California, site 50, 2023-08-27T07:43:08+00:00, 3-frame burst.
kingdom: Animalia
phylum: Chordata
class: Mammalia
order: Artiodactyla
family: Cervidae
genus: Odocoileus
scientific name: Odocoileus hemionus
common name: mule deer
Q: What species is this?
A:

-*-*-

WHAT IS NEEDED: Start to finish, transcribe the listing above exactly.

RESPONSE FOR THIS EXERCISE:
California, site 50, 2023-08-27T07:43:08+00:00, 3-frame burst.
kingdom: Animalia
phylum: Chordata
class: Mammalia
order: Artiodactyla
family: Cervidae
genus: Odocoileus
scientific name: Odocoileus hemionus
common name: mule deer
Q: What species is this?
A:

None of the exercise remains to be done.